The Vapi Model Context Protocol server enables seamless integration with Vapi services, allowing agents to create and schedule calls through function calling. It supports dynamic variables in assistant prompts for personalized interactions.

Capabilities

Resources
Access data sources
Tools
Execute functions
Prompts
Pre-built templates
Sampling
AI model interactions

Vapi MCP Server Overview

The Vapi MCP server bridges the gap between Claude Desktop and the rich set of communication tools offered by Vapi. By exposing Vapi’s APIs through the Model Context Protocol, it lets AI assistants perform real‑world actions—such as sending SMS, making calls, or managing appointments—directly from conversational prompts. This eliminates the need for developers to write custom integration code, enabling rapid prototyping and deployment of feature‑rich conversational agents.

At its core, the server translates function calls generated by Claude into authenticated requests to Vapi’s endpoints. When a user asks an assistant to schedule an appointment or send a message, the MCP server interprets the intent, maps it to the appropriate Vapi API operation, and executes it using the developer’s VAPI token.
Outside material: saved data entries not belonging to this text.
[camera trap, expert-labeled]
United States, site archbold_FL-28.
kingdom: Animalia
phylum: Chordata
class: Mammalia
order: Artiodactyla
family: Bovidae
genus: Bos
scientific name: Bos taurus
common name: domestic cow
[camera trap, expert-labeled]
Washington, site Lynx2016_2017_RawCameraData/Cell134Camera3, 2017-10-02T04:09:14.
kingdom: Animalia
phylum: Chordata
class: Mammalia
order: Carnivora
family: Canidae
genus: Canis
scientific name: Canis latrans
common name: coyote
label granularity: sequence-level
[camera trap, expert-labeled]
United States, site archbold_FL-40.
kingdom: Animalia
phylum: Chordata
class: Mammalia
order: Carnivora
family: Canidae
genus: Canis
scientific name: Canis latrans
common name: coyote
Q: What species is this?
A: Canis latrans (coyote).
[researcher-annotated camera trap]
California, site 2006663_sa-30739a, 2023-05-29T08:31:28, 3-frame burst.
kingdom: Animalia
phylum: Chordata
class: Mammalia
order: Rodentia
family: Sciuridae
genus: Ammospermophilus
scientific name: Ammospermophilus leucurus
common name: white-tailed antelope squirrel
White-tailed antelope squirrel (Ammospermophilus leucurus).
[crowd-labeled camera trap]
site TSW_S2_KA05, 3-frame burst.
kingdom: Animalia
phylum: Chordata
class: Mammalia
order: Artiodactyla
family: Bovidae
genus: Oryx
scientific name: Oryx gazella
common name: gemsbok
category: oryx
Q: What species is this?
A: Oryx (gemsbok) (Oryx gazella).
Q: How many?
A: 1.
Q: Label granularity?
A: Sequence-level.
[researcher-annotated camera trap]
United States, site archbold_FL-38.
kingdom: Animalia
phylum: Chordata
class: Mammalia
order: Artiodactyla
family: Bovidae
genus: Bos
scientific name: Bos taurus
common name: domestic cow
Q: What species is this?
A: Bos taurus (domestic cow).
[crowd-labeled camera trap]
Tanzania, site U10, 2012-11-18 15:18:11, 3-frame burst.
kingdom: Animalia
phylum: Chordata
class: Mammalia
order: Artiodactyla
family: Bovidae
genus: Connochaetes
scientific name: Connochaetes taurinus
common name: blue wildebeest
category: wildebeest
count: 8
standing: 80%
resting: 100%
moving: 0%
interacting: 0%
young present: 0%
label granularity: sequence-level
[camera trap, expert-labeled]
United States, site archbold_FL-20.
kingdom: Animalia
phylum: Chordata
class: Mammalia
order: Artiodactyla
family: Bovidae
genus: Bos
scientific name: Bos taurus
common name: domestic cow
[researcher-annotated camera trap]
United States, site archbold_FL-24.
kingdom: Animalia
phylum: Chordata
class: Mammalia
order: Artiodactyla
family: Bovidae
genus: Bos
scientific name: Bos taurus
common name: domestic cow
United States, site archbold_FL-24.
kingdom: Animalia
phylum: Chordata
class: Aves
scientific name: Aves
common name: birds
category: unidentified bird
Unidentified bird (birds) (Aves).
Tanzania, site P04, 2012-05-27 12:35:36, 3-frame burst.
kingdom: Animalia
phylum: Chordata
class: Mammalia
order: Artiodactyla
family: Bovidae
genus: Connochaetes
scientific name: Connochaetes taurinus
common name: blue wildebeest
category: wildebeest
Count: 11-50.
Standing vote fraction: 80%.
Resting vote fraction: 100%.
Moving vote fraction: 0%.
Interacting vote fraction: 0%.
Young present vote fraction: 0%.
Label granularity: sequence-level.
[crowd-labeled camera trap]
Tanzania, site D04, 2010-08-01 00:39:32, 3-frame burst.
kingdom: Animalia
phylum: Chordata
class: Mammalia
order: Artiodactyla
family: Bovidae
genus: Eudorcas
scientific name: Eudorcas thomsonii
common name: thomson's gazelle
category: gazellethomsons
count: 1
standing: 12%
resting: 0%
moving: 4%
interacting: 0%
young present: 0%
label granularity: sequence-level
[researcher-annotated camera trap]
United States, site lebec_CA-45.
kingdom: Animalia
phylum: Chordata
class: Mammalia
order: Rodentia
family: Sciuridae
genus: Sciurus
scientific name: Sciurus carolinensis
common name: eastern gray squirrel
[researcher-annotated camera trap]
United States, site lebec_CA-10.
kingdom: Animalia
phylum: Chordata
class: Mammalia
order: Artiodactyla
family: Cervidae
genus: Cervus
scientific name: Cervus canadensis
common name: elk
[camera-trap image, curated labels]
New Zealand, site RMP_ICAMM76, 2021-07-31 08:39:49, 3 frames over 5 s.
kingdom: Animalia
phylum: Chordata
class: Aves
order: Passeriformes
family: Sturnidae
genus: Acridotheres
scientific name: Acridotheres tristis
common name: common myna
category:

The response is then streamed back to Claude via Server‑Sent Events (SSE), preserving the conversational flow and allowing the assistant to confirm actions or handle errors gracefully.

Key capabilities include:

  • Seamless authentication: The server reads the VAPI_TOKEN from environment variables or configuration files, ensuring secure API access without exposing credentials in client code.
  • Remote SSE connectivity: Developers can connect to a hosted MCP endpoint () from any MCP‑compliant client, removing the need to run a local instance for production deployments.
  • Extensible tooling: The server is built on the same framework as Vapi’s MCP Tool, allowing easy addition of new endpoints or custom logic through configuration.
  • Testing harness: Unit and end‑to‑end tests provide confidence that the server behaves correctly against mock data or live Vapi services, facilitating continuous integration pipelines.

Typical use cases span from appointment scheduling and customer support to automated messaging workflows. For example, a healthcare assistant can pull patient data from Vapi’s CRM and send appointment reminders via SMS—all triggered by natural language commands. In an e‑commerce setting, a sales bot can update order status and notify customers through Vapi’s notification channels without leaving the conversational interface.

Integrating the Vapi MCP server into an AI workflow is straightforward for developers familiar with MCP concepts. Once configured, Claude Desktop automatically discovers the server and exposes its tools as callable functions. The assistant can then invoke these tools on demand, receive real‑time feedback, and continue the dialogue. This tight coupling between language models and external APIs empowers developers to build intelligent agents that act, not just talk, making the Vapi MCP server a valuable asset for any project requiring automated communication or data manipulation.